- The Personal Consumption Expenditures Price index rose 2.1% on a year-over-year basis in April
- The S&P CoreLogic Case-Shiller 20-City Composite increased 4.1% in February versus the prior year
- The Federal Reserve left the federal funds target rate range unchanged at 4.25%-4.50% in early May
Top Three Market Headlines
Key Index Signals Easing Inflation in April: The U.S. Bureau of Economic Analysis reported last week that the Personal Consumption Expenditures (PCE) price index, reported to be the Federal Reserve's favorite inflation indicator, rose 0.1% in April from the prior month and 2.1% on a year-over-year basis. The latter rate was a sharp slowdown from a 2.6% pace as recently as February. Prices for goods in April were 0.4% lower than one year prior while services prices rose 3.3%. On a "core" basis (excluding food and energy), prices also rose 0.1% on the month, with the annual pace falling to 2.5%, the lowest level since March 2021.
U.S. Home Prices Cool in March: After rising for more than two years, prices of homes across key U.S. metropolitan areas fell marginally on a monthly basis in March. The S&P CoreLogic Case-Shiller 20-City Composite index decreased 0.1% in March, its first decline since January 2023. On a year-over-year basis, prices were 4.1% higher, though this was the slowest pace since September 2023. Prices rose versus the prior year in 19 out of 20 cities, though seven cities saw increases of less than 2%, with Tampa experiencing a 2.2% decline. New York remained the hottest market, reporting an annual gain 8.0%.

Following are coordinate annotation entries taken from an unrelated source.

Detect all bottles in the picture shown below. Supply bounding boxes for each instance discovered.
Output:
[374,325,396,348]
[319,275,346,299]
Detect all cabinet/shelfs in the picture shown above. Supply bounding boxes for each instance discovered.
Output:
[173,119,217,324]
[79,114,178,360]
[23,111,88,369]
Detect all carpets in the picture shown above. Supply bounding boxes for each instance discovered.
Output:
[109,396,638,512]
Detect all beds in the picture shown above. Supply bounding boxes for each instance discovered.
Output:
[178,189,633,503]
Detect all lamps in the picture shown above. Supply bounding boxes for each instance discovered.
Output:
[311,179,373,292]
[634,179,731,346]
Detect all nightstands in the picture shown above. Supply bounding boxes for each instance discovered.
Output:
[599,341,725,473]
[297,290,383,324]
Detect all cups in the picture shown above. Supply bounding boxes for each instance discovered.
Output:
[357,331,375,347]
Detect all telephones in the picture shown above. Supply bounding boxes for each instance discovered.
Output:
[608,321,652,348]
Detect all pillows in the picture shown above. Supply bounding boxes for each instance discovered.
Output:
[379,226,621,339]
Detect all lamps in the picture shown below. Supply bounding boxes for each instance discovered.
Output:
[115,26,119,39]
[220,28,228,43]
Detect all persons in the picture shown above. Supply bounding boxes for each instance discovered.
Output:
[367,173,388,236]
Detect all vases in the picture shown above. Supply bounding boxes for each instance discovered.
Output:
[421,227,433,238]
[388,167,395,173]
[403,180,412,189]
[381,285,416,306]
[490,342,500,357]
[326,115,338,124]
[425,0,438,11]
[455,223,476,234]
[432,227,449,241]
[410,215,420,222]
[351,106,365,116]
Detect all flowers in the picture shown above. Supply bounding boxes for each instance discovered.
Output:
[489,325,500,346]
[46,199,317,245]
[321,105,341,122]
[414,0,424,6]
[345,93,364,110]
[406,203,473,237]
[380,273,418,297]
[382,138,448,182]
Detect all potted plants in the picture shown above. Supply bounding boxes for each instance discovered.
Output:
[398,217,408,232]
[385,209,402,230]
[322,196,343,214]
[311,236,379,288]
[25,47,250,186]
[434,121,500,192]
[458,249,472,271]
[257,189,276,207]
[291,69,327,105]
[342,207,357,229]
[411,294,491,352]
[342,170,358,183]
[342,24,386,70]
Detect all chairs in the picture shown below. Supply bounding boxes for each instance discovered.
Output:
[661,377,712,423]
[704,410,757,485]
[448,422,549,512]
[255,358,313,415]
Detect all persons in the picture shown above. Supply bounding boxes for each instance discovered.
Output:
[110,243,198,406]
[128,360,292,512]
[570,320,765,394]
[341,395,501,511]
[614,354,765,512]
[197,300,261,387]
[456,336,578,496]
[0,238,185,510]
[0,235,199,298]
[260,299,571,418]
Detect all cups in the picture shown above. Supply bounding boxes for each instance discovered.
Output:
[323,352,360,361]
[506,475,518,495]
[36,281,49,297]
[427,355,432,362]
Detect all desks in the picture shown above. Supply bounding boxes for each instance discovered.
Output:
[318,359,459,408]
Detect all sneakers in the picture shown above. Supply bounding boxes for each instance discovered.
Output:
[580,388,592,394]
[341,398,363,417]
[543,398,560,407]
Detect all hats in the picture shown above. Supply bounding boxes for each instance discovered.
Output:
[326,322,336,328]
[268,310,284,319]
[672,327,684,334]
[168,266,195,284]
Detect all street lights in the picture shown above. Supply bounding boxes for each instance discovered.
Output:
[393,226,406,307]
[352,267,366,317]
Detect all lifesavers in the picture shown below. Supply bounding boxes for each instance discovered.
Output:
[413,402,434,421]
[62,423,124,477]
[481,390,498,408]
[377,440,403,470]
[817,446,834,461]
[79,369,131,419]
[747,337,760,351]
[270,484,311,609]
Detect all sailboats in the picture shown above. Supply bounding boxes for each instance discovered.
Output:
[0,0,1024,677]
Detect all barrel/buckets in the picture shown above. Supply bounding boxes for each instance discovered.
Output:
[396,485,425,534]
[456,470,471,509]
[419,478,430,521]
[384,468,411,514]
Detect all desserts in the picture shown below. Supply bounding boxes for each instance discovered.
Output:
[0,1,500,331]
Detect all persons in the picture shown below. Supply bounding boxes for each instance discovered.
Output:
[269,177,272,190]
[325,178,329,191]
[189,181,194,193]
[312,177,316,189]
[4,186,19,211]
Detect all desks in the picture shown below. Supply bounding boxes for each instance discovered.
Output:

Fed Minutes Reflect Concerns About Economic Uncertainty: Minutes released last week from the latest Federal Reserve meeting in early May highlighted the effect of heightened economic uncertainty in Fed governors' decision to maintain the federal funds rate target range between 4.25% and 4.50%. While acknowledging solid economic growth and labor market conditions, the rate-setting committee noted that risks to unemployment and inflation have risen, driven in large part by uncertainty around tariffs. Members agreed that a cautious approach to monetary policy would be appropriate "until the net economic effects of the array of changes to government policies become clearer."